Frequently Asked Questions

🔒 How secure is my data?

All your data is stored locally on your device, encrypted with AES-256-GCM before it ever touches disk. Nothing is uploaded or shared. Your journal entries never leave your machine unless you choose to export them. The web app stores entries in your browser's IndexedDB — same encryption, no cloud.

📤 Can I export my journal?

Yes — export shipped in v0.6.0. You can export your entries as an encrypted .moodhaven backup file or as a plaintext file. Find it under Settings → Data Management.

📱 Will there be a mobile app?

The web app is available now at journal.moodhaven.app — it works on any device with a browser. A Wear OS companion for voice memos launched with v0.7.0, and LAN peer sync lets you keep multiple devices in sync without a cloud account.

💰 Is MoodHaven free?

The core journaling experience is free and always will be. A Pro tier for AI insights and future cloud features is planned — but local journaling, mood tracking, and all privacy features stay free.

🌱 What's the difference between Community and future versions?

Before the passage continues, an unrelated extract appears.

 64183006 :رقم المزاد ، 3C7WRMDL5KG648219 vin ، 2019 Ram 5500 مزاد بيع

The Community version is free, open-source, and entirely local. Future Pro features may include optional encrypted sync, advanced AI insights, and multi-device backup — but the core experience stays distraction-free and privacy-first.

🤝 How do I contribute?

We'd love your help! You can visit our GitHub repo, suggest features, report issues, or join the discussion on shaping the future of MoodHaven.

🔧 Technical Details

What encryption does MoodHaven use?

AES-256-GCM with PBKDF2 key derivation (600,000 iterations). Each entry has its own random 16-byte salt — compromising one entry's key doesn't expose others. Keys are derived from your password in memory and never stored anywhere.

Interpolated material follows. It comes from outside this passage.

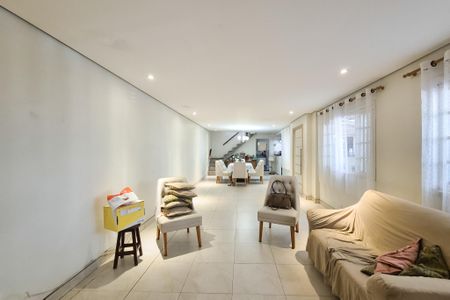 Casa à venda com 125m², 3 quartos e 3 vagasSala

Can I verify the source code?

Yes. MoodHaven is fully open source. View the repository on GitHub. The security model is documented in SECURITY.md.

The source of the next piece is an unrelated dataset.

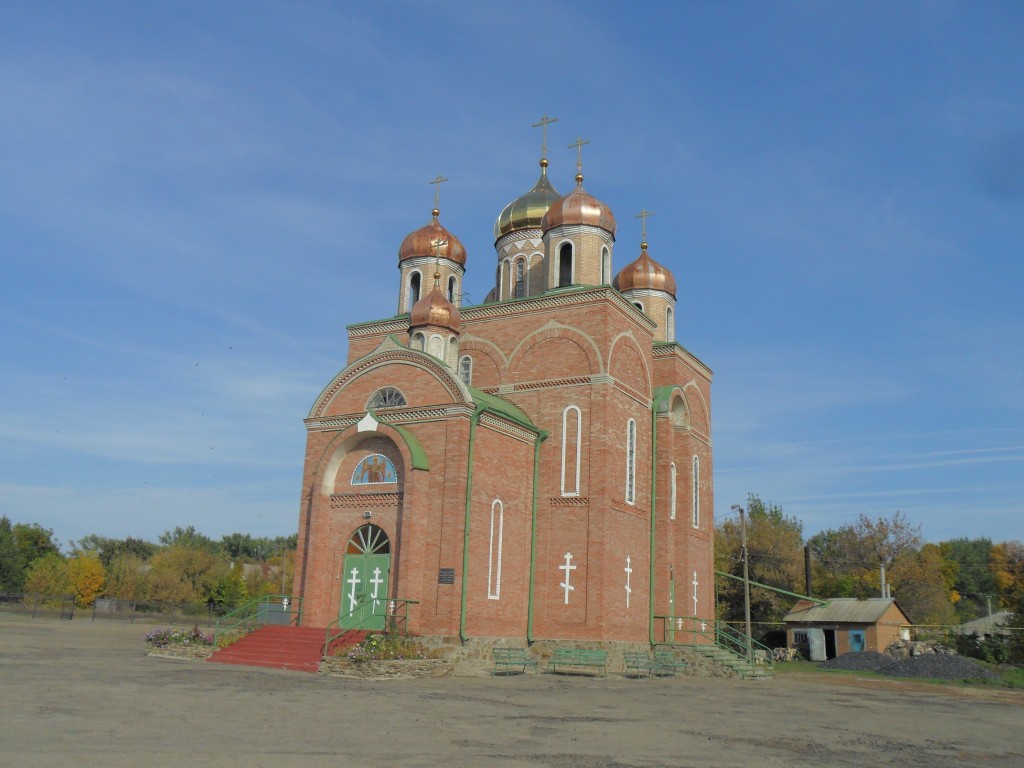 Церковь Михаила Архангела, Червонопартизанск (Свердловский район, Украина, Луганская область). фасады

How does AI work without sending my data?

AI features analyze anonymized metadata only: mood scores, sentiment categories, time-of-day patterns, and entry frequency. Your actual journal text is never sent to any external API. AI is opt-in and disabled by default.

What is peer sync and how secure is it?

Peer sync connects your devices over your local network using an Ed25519 device identity and AES-256-GCM encrypted transport. No cloud intermediary. A passive observer on your network sees only ciphertext. Architecture docs ↗

How do I install on Linux?

Download the .AppImage file from the Downloads page. Make it executable (chmod +x) and run it directly — no installation required.